ゼンゼロでエレン・ジョーが当たらなくて咽び泣いたり、シロコ*テラーは天井したのに今まで1人もいなかった3シロコ(ノーマル、ライディング、水着)が全員揃ったり、BattleBit Remasteredでクソエイムをかまして咽び泣いたりとしていたら前回の投稿から20日ほど経ってました。
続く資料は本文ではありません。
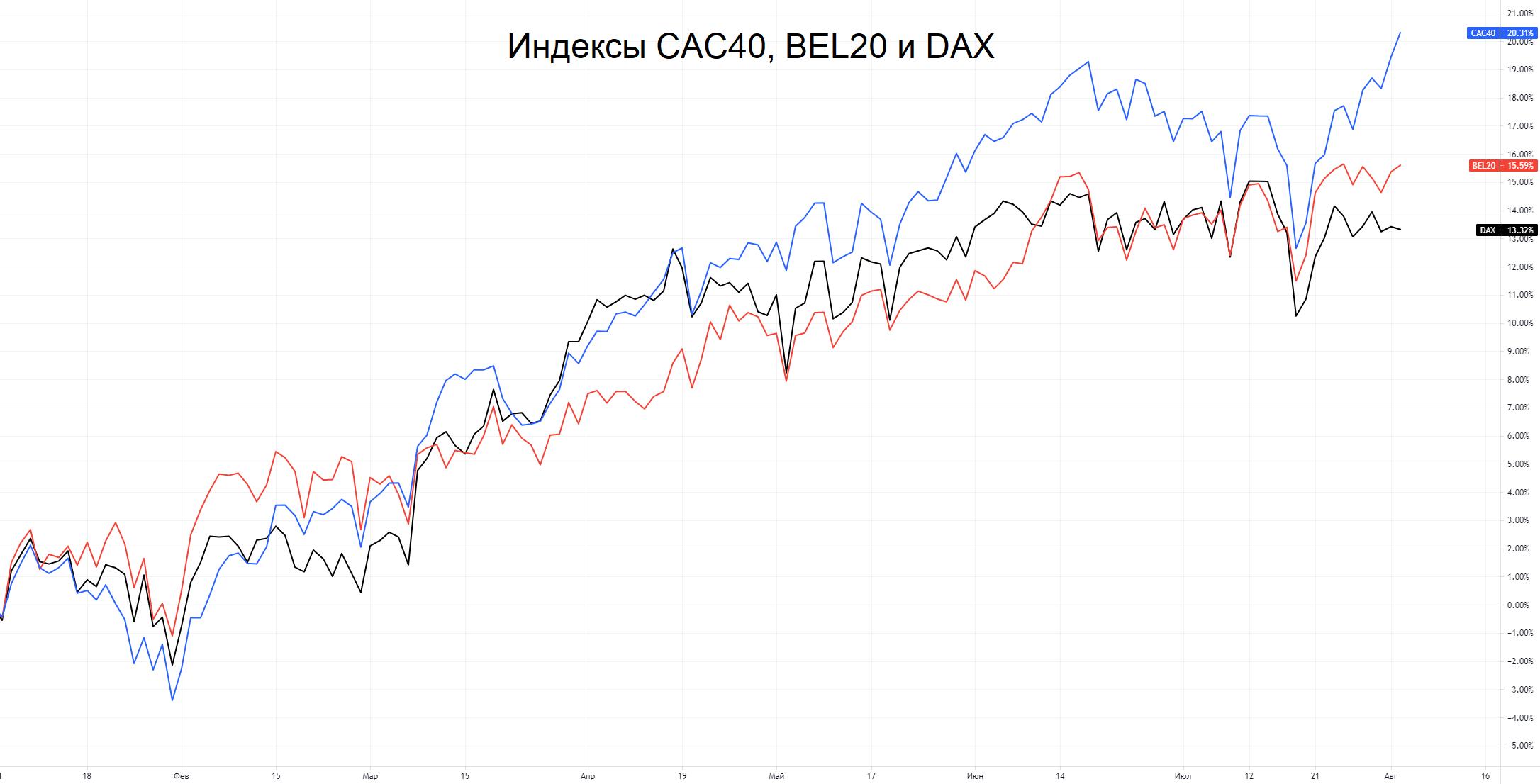 Акции Бельгии и Франции: три любопытных фишки в зоне евро
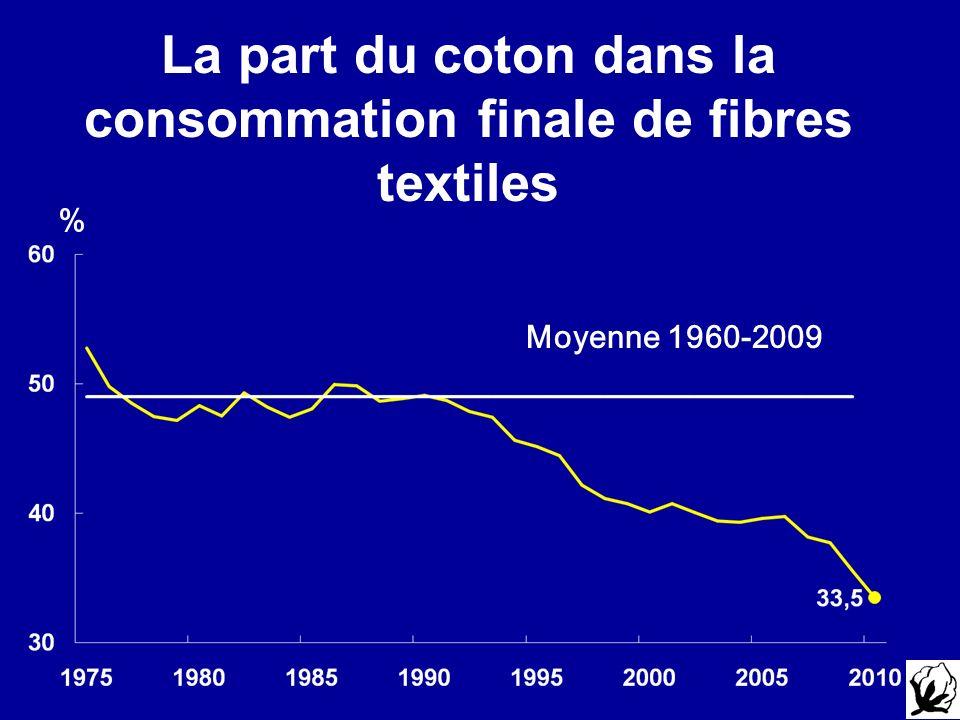 La part du coton dans la consommation finale de fibres textiles % Moyenne 1960-2009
申し訳ナス!(気さくな謝罪)

《前回の誤字報告者兄貴姉貴》(敬称略)
貧弱な自分、荒魂マサカド、ゆそ(19話)、川野冷(15話)

ありがとナス!


27話 危険、救援、陸八魔

古戦ヶ原がRimworldにいた10年の中で、『襲撃』という事態は何度もあった。

 

弓矢と棍棒と槍を持った蛮族が数に任せて押し寄せてきたり、メカノイドが色々策を弄して攻めてきたり、宙族が鉛玉の雨霰を叩き込んできたり、戦狂いのアリが「楽しく戦争しようよ!」なんて言いながら攻めてきたり、ケンタウロスみたいな連中がバカみたいにボウガンを撃ちまくりながら攻めてきたり、お掃除大好きな悪魔が「お前んとこのコロニー汚いから掃除するね」とか言って攻めてきたり。

 

その全てをどうにかこうにか犠牲なく撃退してきたのが古戦ヶ原率いる『南マーロ遭難者組合』なのだが、犠牲とまでは言わずとも大怪我、あるいは欠損が発生したりと、死にそうになった事は何度もあった。メカノイドに持ってかれた古戦ヶ原の左腕なんかがいい例である。

 

 

 

しかし、ここまで間近に『死』を感じた事はそうそう無い。

 

 

 

 

DE駐屯地

 

 

古戦ヶ原 哲郎

 

 

 

 

周囲の景色がスローで流れている。

 

視線の先には、カイザーPMC特有の2色迷彩のヘルメットとセーラー服、そして黒色のガスマスクをつけたヘイロー持ちの生徒。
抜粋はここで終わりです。